Passage.
· · ·
Federal panel examining COX-2 drugs

The future of a “blockbuster” class of arthritis drugs may well depend on this week's deliberations of a blue-ribbon panel chaired by Alastair J.J. Wood, M.D., professor of Pharmacology and Medicine at Vanderbilt University Medical Center.

The three-day joint hearing of two Food and Drug Administration advisory committees was to conclude today in Gaithersburg, Md. At press time, it was unclear what recommendations the panel would make regarding COX-2 inhibitors, a class of drugs that includes Celebrex and Bextra.

A third drug, Vioxx, was voluntarily withdrawn from the market in September 2004, after a study sponsored by the manufacturer, Merck & Co., indicated that long-term use of the drug doubled the risk of heart attacks and strokes.

Since then several studies, four of which were released this week, have found that use of COX-2 inhibitors, including Celebrex and Bextra, significantly increases the risk of heart problems and strokes.

Last month, Kaiser Permanente, the nation's largest not-for-profit managed-care provider, told its doctors to stop prescribing Bextra, and last week Australia's version of the FDA required boxed warning labels to alert patients about the cardiovascular risk associated with the drugs.

Wood, a former candidate for FDA commissioner who also is associate dean for External Affairs at Vanderbilt University School of Medicine, said during Wednesday's hearing that the panel's primary responsibility was to assess — and weigh — the risks and benefits associated with the use of COX-2 inhibitors.

Among the questions the FDA has asked the panel to answer are these:

Do the risk-benefit ratios for Celebrex, Bextra — and Vioxx, as well — support marketing the drugs? If so, in which patient populations do the benefits outweigh the risks, and what actions should the FDA take to ensure safe use of the drugs?
· · ·
Material supplied.
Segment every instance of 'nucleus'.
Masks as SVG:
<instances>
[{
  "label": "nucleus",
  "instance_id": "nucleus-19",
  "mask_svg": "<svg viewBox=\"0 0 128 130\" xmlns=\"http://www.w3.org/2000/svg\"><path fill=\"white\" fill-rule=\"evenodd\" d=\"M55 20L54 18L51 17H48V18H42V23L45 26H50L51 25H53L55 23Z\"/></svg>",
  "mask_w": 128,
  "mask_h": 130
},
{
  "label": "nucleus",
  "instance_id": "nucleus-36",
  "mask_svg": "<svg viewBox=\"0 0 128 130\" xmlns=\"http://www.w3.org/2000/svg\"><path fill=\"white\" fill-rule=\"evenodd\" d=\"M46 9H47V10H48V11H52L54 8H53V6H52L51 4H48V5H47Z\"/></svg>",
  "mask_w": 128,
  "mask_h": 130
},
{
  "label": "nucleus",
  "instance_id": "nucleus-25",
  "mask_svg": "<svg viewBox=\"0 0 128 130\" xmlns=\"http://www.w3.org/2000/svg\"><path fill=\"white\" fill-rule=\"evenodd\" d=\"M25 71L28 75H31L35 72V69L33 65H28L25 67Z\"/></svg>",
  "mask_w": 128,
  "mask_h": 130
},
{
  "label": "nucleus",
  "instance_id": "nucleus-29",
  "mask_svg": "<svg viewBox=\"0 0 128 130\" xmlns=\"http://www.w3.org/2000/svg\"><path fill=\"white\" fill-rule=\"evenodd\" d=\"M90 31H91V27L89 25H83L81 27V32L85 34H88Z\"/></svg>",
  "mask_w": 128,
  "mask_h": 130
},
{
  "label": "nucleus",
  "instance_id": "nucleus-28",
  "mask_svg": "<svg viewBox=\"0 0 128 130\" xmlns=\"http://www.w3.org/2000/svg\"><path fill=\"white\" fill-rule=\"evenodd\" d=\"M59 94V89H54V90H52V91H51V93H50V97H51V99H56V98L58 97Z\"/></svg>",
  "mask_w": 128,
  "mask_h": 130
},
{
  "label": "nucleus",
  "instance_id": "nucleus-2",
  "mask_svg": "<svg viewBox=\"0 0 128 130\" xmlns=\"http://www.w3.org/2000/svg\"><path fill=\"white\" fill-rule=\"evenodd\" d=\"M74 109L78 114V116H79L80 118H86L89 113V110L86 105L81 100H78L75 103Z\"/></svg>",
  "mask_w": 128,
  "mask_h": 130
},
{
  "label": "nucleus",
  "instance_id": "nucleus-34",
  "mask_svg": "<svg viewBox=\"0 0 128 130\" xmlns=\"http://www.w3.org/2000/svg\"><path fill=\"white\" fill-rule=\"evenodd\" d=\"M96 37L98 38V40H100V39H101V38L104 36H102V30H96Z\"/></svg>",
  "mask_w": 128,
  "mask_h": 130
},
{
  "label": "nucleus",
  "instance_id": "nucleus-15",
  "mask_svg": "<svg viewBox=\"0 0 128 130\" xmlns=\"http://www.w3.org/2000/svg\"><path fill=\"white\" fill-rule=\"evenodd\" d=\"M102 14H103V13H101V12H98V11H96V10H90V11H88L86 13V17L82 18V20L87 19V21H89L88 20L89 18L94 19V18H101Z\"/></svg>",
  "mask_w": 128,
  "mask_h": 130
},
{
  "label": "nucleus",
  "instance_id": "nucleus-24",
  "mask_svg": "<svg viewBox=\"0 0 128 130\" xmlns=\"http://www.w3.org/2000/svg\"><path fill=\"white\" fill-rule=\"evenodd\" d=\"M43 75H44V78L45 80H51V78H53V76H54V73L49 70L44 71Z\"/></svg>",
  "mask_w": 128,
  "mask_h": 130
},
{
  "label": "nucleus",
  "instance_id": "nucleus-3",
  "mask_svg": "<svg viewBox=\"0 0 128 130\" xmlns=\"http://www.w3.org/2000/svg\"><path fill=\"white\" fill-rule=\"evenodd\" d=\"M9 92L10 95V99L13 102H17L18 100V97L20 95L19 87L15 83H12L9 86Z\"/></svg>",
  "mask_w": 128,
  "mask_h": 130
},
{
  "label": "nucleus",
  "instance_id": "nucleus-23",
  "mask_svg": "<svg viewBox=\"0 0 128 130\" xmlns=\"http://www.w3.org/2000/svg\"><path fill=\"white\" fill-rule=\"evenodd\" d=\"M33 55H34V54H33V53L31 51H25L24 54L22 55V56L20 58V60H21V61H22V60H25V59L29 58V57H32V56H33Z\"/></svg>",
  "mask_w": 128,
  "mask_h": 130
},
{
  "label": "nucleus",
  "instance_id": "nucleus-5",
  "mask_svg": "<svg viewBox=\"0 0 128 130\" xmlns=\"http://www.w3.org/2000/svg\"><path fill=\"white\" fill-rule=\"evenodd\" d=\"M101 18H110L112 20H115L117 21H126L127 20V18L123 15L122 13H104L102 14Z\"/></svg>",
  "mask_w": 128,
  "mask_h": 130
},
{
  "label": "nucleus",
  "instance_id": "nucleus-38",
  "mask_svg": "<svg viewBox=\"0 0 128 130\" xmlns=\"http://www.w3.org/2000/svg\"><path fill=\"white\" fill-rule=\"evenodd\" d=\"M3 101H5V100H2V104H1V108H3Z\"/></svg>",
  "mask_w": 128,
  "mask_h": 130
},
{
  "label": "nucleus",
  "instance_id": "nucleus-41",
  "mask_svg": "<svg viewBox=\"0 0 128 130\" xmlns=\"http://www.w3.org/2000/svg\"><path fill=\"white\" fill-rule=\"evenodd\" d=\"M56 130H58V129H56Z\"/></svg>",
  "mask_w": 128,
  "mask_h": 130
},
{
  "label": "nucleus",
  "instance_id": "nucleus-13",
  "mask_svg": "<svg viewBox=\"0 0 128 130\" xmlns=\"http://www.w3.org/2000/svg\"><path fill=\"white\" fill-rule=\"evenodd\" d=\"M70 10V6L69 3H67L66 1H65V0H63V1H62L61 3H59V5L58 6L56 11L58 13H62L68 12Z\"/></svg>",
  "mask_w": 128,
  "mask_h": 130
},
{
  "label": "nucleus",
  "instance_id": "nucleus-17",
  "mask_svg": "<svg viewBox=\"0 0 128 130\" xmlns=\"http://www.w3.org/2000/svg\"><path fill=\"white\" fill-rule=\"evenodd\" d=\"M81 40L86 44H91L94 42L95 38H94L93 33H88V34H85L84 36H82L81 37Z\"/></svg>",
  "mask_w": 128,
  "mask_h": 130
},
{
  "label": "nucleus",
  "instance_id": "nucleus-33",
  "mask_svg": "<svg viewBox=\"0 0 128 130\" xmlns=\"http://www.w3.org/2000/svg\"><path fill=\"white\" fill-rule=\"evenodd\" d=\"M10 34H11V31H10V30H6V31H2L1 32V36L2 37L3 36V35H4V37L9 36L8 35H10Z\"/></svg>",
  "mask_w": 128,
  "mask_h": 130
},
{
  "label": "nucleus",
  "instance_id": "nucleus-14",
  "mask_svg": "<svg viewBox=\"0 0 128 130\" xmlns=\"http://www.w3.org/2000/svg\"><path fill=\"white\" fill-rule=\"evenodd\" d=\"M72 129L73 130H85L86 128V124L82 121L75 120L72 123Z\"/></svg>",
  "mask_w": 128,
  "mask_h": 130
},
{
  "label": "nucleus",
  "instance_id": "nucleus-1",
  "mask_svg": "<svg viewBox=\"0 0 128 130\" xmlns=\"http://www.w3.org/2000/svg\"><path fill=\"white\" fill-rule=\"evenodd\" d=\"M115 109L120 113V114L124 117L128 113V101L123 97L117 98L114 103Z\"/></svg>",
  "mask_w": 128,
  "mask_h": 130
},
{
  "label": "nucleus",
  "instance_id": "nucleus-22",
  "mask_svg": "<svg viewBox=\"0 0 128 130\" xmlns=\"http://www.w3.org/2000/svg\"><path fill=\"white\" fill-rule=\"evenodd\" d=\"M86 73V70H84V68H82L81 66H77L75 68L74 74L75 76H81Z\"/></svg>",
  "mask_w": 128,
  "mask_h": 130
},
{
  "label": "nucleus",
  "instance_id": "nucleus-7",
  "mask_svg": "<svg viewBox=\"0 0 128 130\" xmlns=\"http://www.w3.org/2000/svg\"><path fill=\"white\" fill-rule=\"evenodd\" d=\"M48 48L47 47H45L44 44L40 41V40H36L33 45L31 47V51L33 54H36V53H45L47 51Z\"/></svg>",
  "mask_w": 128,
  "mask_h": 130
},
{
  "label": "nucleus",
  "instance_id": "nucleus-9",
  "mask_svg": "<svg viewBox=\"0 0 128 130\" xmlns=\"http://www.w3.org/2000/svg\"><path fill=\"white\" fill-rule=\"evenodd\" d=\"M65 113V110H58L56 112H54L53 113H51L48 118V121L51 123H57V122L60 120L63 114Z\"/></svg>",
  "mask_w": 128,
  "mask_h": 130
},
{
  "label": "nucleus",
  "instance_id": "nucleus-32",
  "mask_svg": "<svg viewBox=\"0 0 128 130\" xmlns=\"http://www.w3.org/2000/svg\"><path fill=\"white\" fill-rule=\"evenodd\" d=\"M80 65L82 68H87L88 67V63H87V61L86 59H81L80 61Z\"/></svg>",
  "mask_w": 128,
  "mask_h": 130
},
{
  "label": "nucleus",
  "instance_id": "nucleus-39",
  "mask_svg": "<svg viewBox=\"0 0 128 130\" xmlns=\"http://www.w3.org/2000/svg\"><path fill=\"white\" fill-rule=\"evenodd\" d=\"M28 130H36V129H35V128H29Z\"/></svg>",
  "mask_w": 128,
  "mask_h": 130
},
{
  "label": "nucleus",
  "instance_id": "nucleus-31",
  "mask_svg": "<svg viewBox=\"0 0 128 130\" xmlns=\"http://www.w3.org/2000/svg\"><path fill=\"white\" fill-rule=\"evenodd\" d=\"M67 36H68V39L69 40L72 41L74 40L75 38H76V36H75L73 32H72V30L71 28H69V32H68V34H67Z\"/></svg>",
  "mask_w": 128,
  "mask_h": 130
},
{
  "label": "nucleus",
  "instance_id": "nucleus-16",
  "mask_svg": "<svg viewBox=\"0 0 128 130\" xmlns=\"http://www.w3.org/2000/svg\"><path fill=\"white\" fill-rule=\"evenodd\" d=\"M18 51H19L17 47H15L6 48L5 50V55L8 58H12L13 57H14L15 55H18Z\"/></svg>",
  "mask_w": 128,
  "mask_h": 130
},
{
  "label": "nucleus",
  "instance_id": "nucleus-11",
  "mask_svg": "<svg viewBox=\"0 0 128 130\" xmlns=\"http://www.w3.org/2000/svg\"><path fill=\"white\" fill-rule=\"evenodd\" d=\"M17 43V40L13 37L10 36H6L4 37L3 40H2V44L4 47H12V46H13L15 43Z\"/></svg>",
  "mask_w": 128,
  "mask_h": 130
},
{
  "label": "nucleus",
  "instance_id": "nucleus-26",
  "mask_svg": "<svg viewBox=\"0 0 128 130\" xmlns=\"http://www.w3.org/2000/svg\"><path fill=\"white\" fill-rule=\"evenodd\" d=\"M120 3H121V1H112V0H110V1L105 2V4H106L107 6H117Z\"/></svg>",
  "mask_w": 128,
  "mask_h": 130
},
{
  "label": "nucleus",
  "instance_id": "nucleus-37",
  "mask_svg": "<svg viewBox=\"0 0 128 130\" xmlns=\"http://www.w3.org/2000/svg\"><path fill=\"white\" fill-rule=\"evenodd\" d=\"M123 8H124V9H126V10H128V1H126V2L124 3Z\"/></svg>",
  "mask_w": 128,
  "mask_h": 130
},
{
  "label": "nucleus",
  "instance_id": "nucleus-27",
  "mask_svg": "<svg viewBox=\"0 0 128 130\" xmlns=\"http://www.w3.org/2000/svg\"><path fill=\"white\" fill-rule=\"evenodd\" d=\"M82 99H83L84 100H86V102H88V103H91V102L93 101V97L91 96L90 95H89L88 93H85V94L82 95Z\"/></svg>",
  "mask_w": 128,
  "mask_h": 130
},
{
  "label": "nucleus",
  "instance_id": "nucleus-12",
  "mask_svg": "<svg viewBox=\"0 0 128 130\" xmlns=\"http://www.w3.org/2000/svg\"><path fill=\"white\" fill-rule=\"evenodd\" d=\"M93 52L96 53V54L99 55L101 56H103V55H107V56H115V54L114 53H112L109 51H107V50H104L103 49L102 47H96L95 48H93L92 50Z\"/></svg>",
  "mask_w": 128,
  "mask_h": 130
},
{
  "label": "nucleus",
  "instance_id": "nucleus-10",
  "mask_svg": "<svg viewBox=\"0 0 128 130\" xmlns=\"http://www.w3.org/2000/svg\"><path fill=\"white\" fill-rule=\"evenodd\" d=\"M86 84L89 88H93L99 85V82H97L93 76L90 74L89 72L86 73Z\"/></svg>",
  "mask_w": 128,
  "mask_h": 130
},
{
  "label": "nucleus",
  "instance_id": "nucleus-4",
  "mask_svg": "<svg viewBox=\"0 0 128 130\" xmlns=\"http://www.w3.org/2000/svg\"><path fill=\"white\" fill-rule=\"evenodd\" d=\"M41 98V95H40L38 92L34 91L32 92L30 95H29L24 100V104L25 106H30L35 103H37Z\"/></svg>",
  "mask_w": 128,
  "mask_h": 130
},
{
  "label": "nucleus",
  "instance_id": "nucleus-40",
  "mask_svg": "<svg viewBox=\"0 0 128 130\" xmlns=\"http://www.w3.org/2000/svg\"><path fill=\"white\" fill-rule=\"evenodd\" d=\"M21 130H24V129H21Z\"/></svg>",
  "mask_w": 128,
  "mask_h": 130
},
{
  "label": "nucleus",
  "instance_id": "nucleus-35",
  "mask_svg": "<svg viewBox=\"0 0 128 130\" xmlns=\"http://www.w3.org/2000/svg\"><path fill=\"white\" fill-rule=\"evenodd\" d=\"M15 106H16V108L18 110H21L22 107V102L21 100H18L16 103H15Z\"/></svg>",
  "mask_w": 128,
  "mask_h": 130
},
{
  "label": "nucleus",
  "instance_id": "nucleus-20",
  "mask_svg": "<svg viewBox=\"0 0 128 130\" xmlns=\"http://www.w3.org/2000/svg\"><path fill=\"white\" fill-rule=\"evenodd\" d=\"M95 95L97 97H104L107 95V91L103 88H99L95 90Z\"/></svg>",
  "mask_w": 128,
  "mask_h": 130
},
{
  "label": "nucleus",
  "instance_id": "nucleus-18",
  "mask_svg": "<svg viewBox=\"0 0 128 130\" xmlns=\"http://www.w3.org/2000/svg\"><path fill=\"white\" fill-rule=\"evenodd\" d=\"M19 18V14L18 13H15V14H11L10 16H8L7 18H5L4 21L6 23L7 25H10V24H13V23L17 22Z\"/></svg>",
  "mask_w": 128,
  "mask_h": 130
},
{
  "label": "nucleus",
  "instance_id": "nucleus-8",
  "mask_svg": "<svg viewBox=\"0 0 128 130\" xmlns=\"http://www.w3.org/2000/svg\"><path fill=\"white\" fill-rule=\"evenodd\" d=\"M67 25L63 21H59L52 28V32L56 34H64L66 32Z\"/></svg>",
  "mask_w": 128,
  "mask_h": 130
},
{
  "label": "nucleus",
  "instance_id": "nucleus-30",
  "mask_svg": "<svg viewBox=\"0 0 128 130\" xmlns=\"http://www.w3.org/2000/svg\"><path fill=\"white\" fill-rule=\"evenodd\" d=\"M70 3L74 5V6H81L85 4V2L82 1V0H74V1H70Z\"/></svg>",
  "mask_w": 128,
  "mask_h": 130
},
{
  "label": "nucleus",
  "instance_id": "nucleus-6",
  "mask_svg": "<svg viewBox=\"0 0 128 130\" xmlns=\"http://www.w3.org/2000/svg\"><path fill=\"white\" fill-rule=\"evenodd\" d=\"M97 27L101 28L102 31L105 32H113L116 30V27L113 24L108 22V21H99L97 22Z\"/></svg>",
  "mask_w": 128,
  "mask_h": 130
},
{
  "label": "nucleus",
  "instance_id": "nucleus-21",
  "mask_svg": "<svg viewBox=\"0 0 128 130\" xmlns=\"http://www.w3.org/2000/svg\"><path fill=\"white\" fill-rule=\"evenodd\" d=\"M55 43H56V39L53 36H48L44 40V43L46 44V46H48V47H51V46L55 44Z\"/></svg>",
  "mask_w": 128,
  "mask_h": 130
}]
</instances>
· · ·
Exercises.
1. Translate this sentence from the COX-2 article into Spanish: "A third drug, Vioxx, was voluntarily withdrawn from the market in September 2004, after a study sponsored by the manufacturer, Merck & Co., indicated that long-term use of the drug doubled the risk of heart attacks and strokes."
2. Answer these questions using the article on the COX-2 panel.
(a) In what place was the joint hearing held?
(b) What did Kaiser Permanente tell its doctors to do?
(c) How many of the studies on COX-2 inhibitors were released this week?
3. Continue the article on the federal panel examining COX-2 drugs, starting right after its final sentence.

Answers for this exercise.
1. Un tercer fármaco, Vioxx, fue retirado voluntariamente del mercado en septiembre de 2004, después de que un estudio patrocinado por el fabricante, Merck & Co., indicara que el uso prolongado del fármaco duplicaba el riesgo de infartos y accidentes cerebrovasculares.

2.
(a) Gaithersburg, Md.
(b) To stop prescribing Bextra.
(c) Four.

3.
During Wednesday's hearing, Garret A. FitzGerald, M.D., a well-known expert on COX-2 inhibitors at the University of Pennsylvania, described evidence that the drugs may have a “class effect” on the heart.

They inhibit the cyclooxygenase-2 enzyme, which is associated with pain and inflammation, while sparing the COX-1 enzyme, which protects stomach lining.

The drugs were developed to reduce the risk of gastrointestinal bleeding associated with drugs like aspirin and ibuprofen, which block both COX enzymes.

However, COX-2 also is the main source of a chemical that protects the heart, whereas COX-1 produces another chemical that in mice can accelerate atherosclerosis. Selectively blocking COX-2 while leaving COX-1 unopposed thus may increase the risk of heart problems, said FitzGerald, a former Vanderbilt faculty member.

That doesn't mean the risks can't be managed. The “challenge to the future of these drugs” is to move toward personalized medicine, where patients at risk for side effects are identified early, he said.

“Indeed, the terrible beauty of this unfolding drama is how faithfully emerging clinical information has fitted the predictable science,” FitzGerald said. “And that should reassure us in terms of the likelihood that the science can predict a way to conserve the value of these drugs while managing the risk.”